As AFP reports, 11 candidates standing for elections scheduled for April 20th have been killed in recent months. The latest, Salah al-Obeidi, was gunned down in his office by masked assailants.

His death has contributed to growing mistrust between Iraq's Sunni community and the Shiite-led authorities. All 11 candidates killed have been Sunni, six of them Iraqiya members, fostering a belief that the security forces pay less attention to protecting Sunnis.

Provinces in Iraq's north and west, all predominantly Sunni, have already been roiled by months of protests, the minority community alleging that it is disproportionately targeted by anti-terror laws and rules barring those with links to Saddam's regime from participating in public life.

And at the highest levels of government, Prime Minister Nuri al-Maliki, who is Shiite, is locked in a long-running spat with his erstwhile government partners, particularly members of Iraqiya who charge him with consolidating control of the security forces and marginalising Sunnis.

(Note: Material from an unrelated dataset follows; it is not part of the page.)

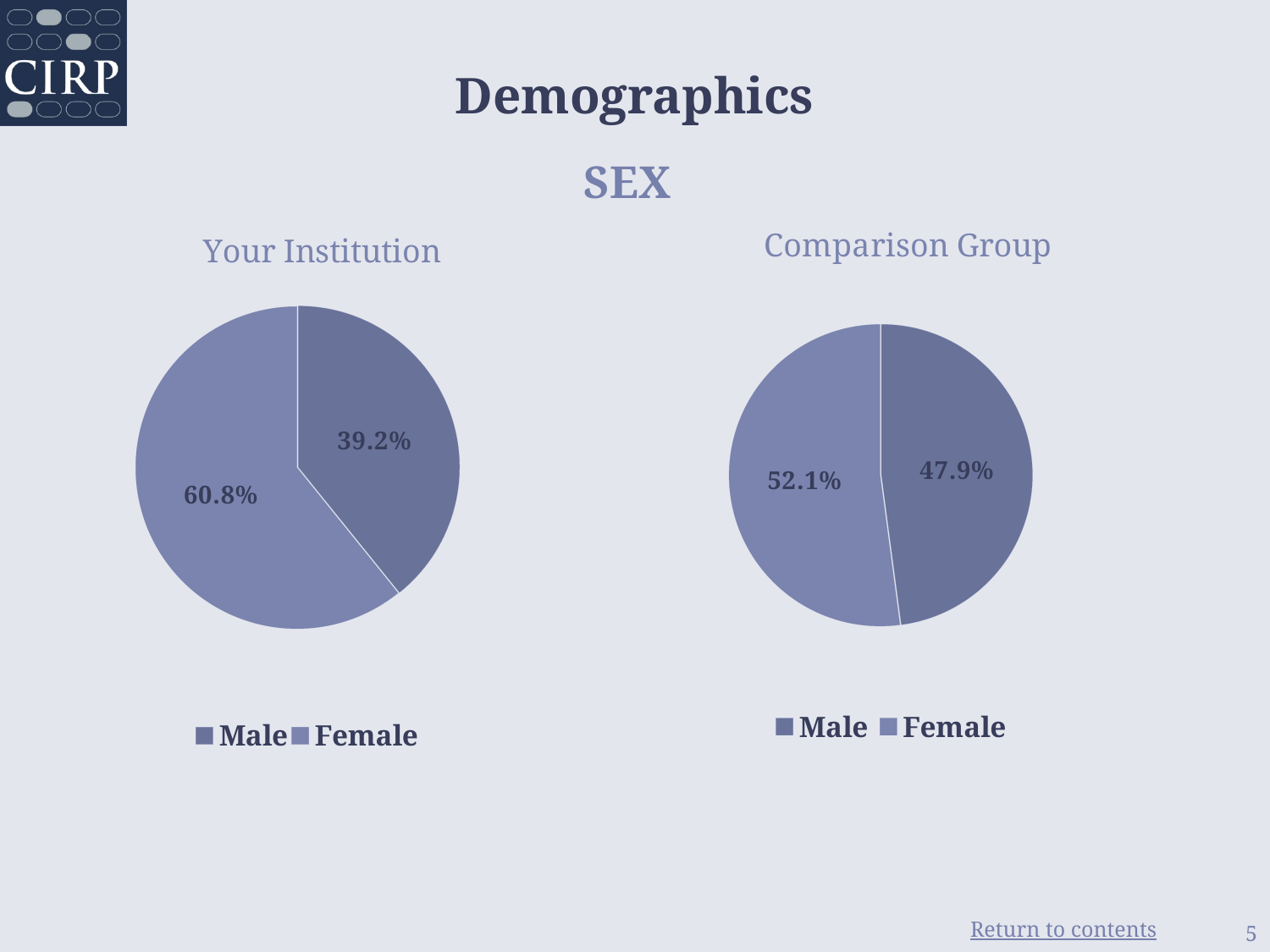
In the 'Your Institution' chart, what is the difference between the Female and Male percentages? 21.6% In the 'Your Institution' chart, what percentage is Male? 39.2% In the 'Your Institution' chart, what percentage is Female? 60.8% In the 'Comparison Group' chart, what is the difference between the Female and Male percentages? 4.2% How many entries does the legend of the 'Your Institution' chart list? 2 How many slices does the 'Comparison Group' pie chart have? 2 In the 'Comparison Group' chart, which category has the smaller share? Male Is the Male share larger in the 'Your Institution' chart or the 'Comparison Group' chart? Comparison Group In the 'Your Institution' chart, which category has the larger share? Female What type of chart is the 'Your Institution' chart? Pie chart In the 'Comparison Group' chart, what percentage is Female? 52.1% In the 'Comparison Group' chart, what percentage is Male? 47.9%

As many observers have commented, the legacy of the US invasion is a destroyed Iraq. As Sami Ramadani, an Iraqi living in exile in the UK, recently asked: "And what of democracy, supposedly the point of it all?" He answered:

The US-led occupying authorities nurtured a "political process" and a constitution designed to sow sectarian and ethnic discord. Having failed to crush the resistance to direct occupation, they resorted to divide-and-rule to keep their foothold in Iraq. Using torture, sectarian death squads and billions of dollars, the occupation has succeeded in weakening the social fabric and elevating a corrupt ruling class that gets richer by the day, salivating at the prospect of acquiring a bigger share of Iraq's natural resources, which are mostly mortgaged to foreign oil companies and construction firms.

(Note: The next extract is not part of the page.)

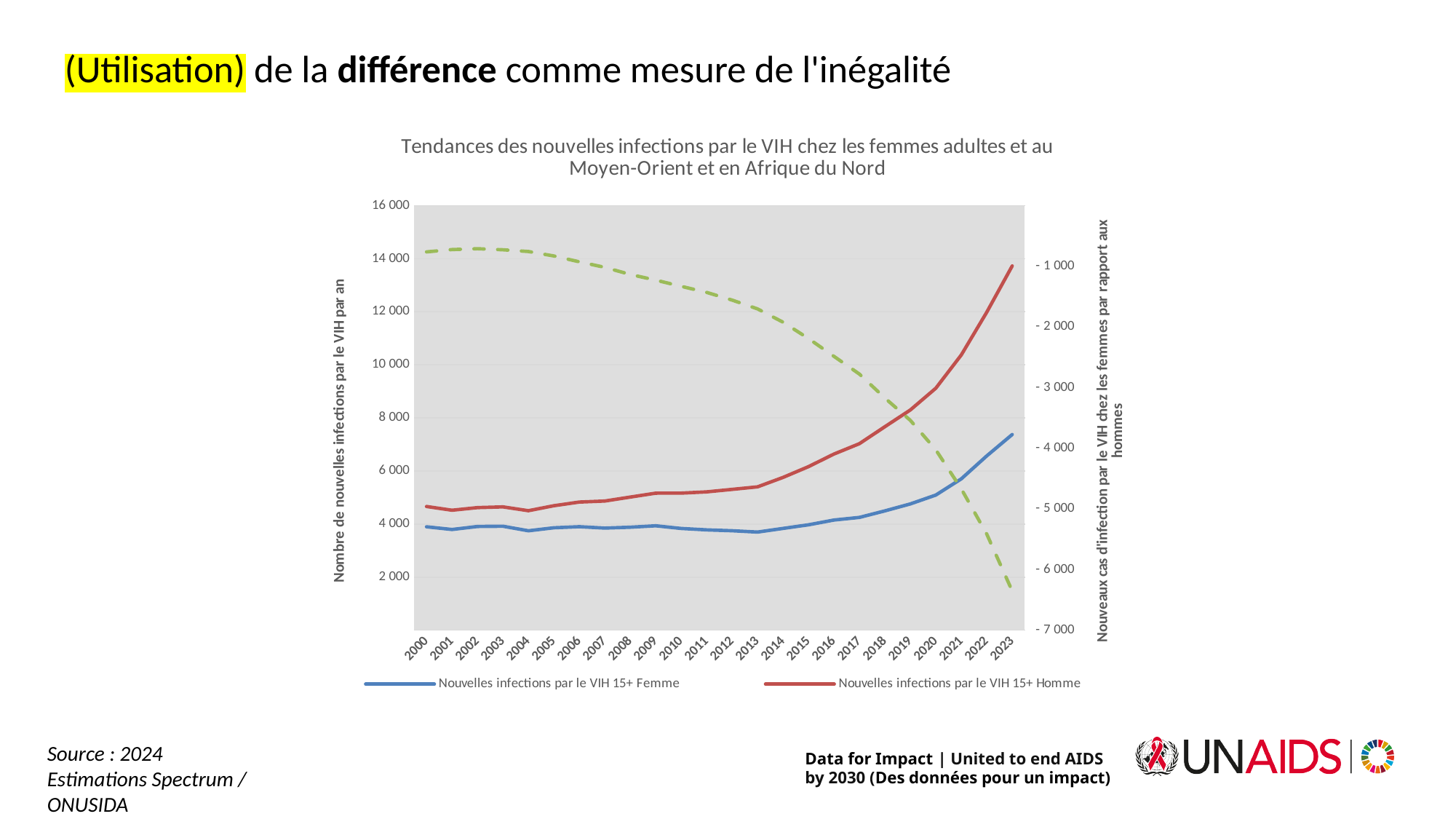
Does the line for 'Nouvelles infections par le VIH 15+ Femme' rise or fall between 2015 and 2023? rise How many years are plotted along the x axis of the chart? 24 Does the line for 'Nouvelles infections par le VIH 15+ Homme' rise or fall between 2013 and 2023? rise Is the value for 'Nouvelles infections par le VIH 15+ Homme' in 2020 greater or less than 8 000? greater How many series does the chart legend list? 2 Is the value for 'Nouvelles infections par le VIH 15+ Femme' in 2023 greater or less than 6 000? greater What kind of chart is shown on the slide? line chart Is the value for 'Nouvelles infections par le VIH 15+ Homme' in 2023 greater or less than 12 000? greater In which year does the 'Nouvelles infections par le VIH 15+ Homme' series reach its highest value? 2023 In 2023, which series has the larger value: 'Nouvelles infections par le VIH 15+ Femme' or 'Nouvelles infections par le VIH 15+ Homme'? Nouvelles infections par le VIH 15+ Homme What colour is the line for 'Nouvelles infections par le VIH 15+ Femme'? blue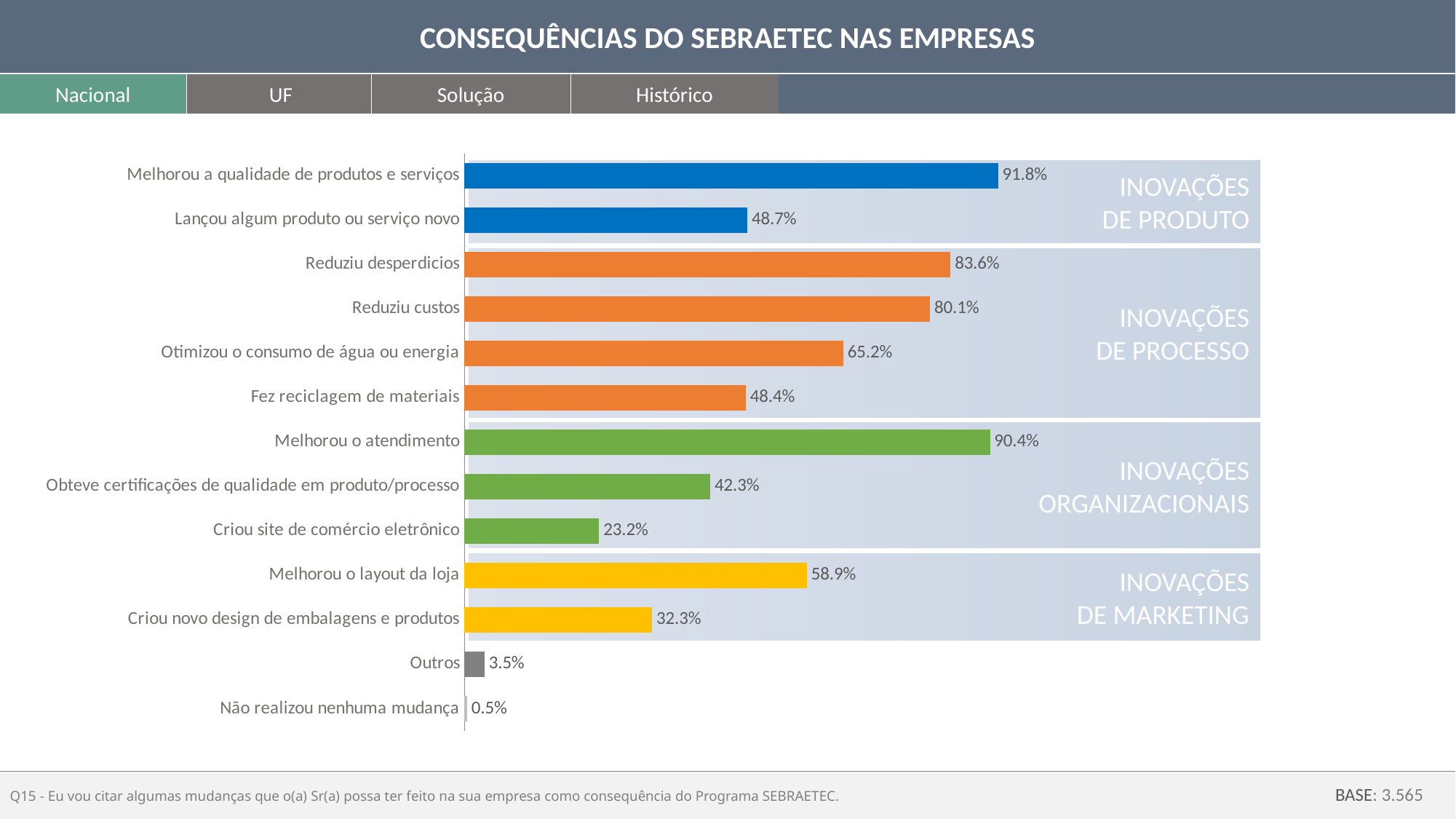
What is the value for "Reduziu custos"? 80.1% What is the value for "Melhorou o layout da loja"? 58.9% What is the value for "Criou site de comércio eletrônico"? 23.2% Which is larger, "Otimizou o consumo de água ou energia" or "Melhorou o layout da loja"? Otimizou o consumo de água ou energia What is the difference between "Melhorou o atendimento" and "Obteve certificações de qualidade em produto/processo"? 48.1% Which category has the lowest value? Não realizou nenhuma mudança How many categories are shown in the chart? 13 Which category has the highest value? Melhorou a qualidade de produtos e serviços What kind of chart is shown on the slide? Bar chart What is the value for "Melhorou a qualidade de produtos e serviços"? 91.8% Which group label is shown next to the orange bars? INOVAÇÕES DE PROCESSO What is the difference between "Reduziu desperdicios" and "Reduziu custos"? 3.5%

Warring sectarian and ethnic forces, either allied to or fearing US influence, dominate the dysfunctional and corrupt Iraqi state institutions, but the US embassy in Baghdad – the biggest in the world – still calls the shots. Iraq is not really a sovereign state, languishing under the punitive Chapter VII of the UN charter.

As for the recently murdered political hopeful al-Obeidi? One mourner at his funeral told AFP:  "If he continued in politics, we thought that Salah would become prime minister one day."

But, like hundreds of thousands of others who lost their lives during the US invasion and its violent and ongoing aftermath, it was not to be.